The Netherlands must change its approach to promoting digitisation in the Dutch healthcare sector, according to a study conducted by UT (Sustainable Healthcare Technology, TechMed Centre, and the Faculty of Behavioural, Management and Social Sciences) and commissioned by the Ministry of Health, Welfare and Sport. The study makes it clear that there is still a lot of work to be done when it comes to implementing technology in healthcare. “Digitisation is about more than just the use of technology – above all, it’s about a different way of working, and that requires vision, guts and leadership”, says UT professor Lisette van Gemert-Pijnen.
Digital care is becoming more and more common in healthcare. It helps reduce the sector’s high workload while keeping the rising cost of care in check. Unfortunately, adequate digital infrastructure, organisational capacity and appropriate funding for digital healthcare applications are lacking in the Netherlands.
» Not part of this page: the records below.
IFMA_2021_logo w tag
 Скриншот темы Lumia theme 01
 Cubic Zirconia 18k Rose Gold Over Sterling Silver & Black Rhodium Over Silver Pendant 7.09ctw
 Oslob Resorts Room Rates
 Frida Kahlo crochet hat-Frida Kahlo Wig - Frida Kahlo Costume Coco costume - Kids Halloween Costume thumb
As a result, we are lagging behind compared to leading nations such as the Scandinavian countries and Estonia. UT conducted a study on digitisation in healthcare, examining both the literature and practice. This has resulted in a report containing a large number of recommendations to accelerate the digitisation process.
URGENT NEED FOR CHANGE
The report recommends that the government take a proactive and organising role in driving digitisation. Long-term policy is needed, aimed at setting in motion a process of change, as well as at finding different working methods. “One thing that needs to change is how we use personnel”, Van Gemert-Pijnen says. “In addition to medical professionals, we must use professionals with a technical-medical background and data analysts.”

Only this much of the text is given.